Because our culture puts such a premium on niceness, charm, and pleasure, ordinary, good people are put at a disadvantage when it comes to discernment. A narcissist can appear quite innocent because she has so mastered the technique of ingratiation, so much so that she can make you feel that you have somehow committed a terrible injustice by denying her X or Y or Z as she positions herself as the victim.
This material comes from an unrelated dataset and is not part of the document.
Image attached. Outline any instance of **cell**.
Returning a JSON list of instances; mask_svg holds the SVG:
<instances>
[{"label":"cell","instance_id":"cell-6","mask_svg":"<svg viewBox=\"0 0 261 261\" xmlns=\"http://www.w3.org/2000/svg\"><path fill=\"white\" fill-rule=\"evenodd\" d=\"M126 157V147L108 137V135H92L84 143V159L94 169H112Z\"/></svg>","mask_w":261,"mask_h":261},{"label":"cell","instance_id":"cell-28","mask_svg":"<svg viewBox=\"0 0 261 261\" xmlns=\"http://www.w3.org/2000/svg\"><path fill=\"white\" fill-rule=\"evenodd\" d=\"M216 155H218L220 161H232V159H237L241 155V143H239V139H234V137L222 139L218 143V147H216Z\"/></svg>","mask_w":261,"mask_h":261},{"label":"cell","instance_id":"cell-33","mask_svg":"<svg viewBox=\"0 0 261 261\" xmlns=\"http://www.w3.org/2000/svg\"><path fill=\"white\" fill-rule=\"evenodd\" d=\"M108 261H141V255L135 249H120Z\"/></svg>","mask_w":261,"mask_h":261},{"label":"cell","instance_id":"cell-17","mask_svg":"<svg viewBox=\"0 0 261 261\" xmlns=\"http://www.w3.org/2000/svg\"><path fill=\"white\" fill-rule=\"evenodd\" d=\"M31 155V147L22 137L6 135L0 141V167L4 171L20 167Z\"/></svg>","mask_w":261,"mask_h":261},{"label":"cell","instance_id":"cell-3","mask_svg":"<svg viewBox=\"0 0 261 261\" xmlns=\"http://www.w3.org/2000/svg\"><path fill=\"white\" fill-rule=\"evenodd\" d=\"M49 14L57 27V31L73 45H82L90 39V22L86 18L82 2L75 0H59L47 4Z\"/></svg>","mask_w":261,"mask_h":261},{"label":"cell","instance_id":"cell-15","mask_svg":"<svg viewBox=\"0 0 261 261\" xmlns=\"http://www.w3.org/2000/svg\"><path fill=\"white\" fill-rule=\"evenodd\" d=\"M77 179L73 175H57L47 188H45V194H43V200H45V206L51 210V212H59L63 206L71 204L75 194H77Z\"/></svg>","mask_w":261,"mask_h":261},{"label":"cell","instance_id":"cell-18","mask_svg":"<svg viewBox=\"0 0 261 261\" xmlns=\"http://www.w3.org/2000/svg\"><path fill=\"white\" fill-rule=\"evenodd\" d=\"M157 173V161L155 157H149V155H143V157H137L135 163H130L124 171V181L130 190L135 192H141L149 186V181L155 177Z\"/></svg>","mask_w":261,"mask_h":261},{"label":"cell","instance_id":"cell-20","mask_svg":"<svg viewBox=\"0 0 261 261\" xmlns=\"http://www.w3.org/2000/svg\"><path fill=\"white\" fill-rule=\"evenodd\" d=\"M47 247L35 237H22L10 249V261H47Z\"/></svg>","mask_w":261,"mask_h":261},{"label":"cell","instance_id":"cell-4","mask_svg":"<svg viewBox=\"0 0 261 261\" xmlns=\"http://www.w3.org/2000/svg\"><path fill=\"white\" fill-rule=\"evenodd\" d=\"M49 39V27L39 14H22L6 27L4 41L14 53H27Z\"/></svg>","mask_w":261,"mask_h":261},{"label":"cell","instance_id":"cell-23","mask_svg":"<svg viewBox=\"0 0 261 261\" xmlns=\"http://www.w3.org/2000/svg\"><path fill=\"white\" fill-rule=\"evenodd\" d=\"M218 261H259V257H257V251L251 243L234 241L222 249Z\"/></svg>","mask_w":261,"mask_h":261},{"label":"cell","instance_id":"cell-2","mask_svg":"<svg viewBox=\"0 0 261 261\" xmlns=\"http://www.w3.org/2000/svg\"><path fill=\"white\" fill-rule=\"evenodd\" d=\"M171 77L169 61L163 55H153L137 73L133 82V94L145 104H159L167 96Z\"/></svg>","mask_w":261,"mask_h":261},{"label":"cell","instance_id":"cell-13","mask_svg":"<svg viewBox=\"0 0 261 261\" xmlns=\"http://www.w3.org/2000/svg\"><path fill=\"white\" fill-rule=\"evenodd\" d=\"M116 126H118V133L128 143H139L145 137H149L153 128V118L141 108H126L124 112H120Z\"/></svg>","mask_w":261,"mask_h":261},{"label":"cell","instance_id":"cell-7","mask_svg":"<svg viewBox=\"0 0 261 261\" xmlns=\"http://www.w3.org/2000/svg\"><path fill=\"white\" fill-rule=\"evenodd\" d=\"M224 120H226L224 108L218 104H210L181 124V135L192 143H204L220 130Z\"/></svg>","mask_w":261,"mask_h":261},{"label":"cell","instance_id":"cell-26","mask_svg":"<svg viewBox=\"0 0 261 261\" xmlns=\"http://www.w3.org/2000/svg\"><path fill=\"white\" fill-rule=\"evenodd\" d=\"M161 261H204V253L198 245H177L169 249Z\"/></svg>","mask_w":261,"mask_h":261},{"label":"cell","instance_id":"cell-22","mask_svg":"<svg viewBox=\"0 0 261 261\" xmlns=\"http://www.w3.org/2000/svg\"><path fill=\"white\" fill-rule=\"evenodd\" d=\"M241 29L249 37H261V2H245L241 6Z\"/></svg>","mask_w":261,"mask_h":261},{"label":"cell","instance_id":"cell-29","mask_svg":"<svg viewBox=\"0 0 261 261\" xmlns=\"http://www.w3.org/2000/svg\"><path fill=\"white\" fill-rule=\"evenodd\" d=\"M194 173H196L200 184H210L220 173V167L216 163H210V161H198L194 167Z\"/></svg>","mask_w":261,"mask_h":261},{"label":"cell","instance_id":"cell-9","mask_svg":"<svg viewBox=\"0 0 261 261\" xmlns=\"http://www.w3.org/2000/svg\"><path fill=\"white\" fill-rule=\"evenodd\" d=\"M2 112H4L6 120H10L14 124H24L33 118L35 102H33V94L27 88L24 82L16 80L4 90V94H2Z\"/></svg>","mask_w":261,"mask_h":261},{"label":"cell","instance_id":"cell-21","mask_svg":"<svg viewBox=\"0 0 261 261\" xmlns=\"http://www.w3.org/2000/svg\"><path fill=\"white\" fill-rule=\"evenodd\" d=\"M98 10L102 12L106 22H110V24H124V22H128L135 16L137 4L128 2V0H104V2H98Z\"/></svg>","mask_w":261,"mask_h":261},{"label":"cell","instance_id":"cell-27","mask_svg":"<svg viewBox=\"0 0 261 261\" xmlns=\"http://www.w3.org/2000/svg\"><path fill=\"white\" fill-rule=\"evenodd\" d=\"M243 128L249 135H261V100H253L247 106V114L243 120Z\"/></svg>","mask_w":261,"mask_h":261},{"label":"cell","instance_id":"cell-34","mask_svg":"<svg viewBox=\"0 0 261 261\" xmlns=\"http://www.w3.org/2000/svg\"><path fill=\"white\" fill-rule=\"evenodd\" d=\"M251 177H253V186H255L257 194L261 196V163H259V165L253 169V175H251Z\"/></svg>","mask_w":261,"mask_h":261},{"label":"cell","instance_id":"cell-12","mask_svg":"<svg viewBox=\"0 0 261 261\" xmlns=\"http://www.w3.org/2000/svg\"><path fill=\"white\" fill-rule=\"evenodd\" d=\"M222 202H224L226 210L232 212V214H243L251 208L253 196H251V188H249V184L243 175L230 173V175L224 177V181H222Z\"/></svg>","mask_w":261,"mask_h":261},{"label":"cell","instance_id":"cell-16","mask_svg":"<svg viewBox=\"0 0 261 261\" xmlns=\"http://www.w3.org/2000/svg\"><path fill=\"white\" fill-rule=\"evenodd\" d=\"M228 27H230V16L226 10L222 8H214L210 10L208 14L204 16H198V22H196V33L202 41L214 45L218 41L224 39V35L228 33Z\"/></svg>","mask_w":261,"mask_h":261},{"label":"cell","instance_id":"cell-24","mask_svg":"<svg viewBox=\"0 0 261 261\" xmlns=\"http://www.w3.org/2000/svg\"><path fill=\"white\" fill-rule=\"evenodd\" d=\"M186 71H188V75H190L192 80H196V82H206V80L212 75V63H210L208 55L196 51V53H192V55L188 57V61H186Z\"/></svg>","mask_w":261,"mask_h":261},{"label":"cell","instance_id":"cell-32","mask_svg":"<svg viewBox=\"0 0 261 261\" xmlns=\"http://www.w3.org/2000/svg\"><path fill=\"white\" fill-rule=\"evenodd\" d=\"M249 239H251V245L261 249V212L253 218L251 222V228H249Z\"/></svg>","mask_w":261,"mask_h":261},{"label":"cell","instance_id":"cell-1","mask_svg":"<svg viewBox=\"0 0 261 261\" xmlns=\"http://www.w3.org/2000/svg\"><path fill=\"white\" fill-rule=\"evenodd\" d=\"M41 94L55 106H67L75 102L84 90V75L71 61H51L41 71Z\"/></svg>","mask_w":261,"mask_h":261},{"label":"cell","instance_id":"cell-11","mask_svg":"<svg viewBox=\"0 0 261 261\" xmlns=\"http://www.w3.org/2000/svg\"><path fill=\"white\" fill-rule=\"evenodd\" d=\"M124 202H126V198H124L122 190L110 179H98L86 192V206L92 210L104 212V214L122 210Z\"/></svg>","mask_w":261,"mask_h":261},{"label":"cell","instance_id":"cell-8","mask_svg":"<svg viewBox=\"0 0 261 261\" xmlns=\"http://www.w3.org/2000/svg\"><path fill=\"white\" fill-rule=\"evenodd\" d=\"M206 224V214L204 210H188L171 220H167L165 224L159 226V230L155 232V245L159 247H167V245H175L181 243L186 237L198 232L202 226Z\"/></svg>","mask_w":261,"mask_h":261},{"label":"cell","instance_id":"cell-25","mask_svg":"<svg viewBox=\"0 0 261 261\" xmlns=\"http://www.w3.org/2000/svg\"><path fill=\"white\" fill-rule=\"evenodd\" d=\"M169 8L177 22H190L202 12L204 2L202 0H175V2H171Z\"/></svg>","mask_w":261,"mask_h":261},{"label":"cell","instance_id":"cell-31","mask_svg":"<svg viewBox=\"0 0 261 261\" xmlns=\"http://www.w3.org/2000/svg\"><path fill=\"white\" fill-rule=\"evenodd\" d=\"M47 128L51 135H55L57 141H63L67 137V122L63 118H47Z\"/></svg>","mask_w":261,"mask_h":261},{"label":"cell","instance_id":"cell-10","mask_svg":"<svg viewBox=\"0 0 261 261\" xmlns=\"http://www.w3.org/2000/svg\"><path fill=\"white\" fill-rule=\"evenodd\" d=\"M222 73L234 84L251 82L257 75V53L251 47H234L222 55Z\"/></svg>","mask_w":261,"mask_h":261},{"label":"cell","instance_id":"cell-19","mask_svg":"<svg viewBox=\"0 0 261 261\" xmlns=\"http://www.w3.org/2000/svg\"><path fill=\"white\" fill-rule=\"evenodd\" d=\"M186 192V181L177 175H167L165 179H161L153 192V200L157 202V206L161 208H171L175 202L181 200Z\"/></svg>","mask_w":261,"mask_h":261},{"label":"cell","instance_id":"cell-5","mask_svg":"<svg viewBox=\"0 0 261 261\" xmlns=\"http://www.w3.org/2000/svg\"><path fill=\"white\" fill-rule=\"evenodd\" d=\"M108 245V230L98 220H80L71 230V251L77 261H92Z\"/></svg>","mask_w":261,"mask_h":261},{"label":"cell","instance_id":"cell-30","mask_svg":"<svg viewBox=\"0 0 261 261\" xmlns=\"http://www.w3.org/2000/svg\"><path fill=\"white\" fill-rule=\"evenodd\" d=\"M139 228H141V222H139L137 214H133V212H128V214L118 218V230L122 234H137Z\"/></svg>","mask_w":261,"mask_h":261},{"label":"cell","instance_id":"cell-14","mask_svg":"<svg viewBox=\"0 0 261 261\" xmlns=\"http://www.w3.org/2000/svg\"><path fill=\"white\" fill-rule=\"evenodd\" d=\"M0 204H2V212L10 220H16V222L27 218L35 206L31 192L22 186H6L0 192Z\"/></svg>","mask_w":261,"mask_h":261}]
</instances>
As Gavin De Becker points out, this failure to see behind the mask of niceness can make the difference between life and death. World-wide, the crime records attest to the danger. A woman who can't say "no" to a nice stranger's unsolicited offer to escort her to her car at night, even though she doesn't like him, may wind up filing reports of assault, rape, and attempted murder. This is not to blame the victim, rather to point out how charming that charm can be and how carefully we need to pay attention to the differences.
So, what does a person do? How do you tell the difference?
When I teach Verbal First Aid to emergency workers, a communication protocol used to facilitate healing in traumatic situations, I ask them what they think their most important tool is. Inevitably the hands go up: the defibrillator, the oxygen tank, the Jaws of Life.
I tell them: No. Your most important and most healing instrument is you.
What makes them -- or any of us -- healing is at least in part what makes us good: the ability to develop rapport, our integrity and compassion, our benevolent presence and support. To be healing (or good) one must respect the patient (or person) before him and do what is necessary, even if it is not "nice" to deal with the disease or the injury. Part of what is necessary in Verbal First Aid, of course, is dealing with the patient honestly and with a gentle, but firm authority. Manipulating and healing are mutually exclusive.
The Bible defines goodness for us as "an inherent rightness of being." It never ever mentions niceness. It never equates it with beauty or talent. It never, ever mistakes it for showmanship. (Moses himself had a lisp and timidly refused his mandate by God to lead the Jews out of Egypt.) If anything, it warns us from the very beginning to beware of pretense.
We can start to tell the difference by remembering that there is a difference.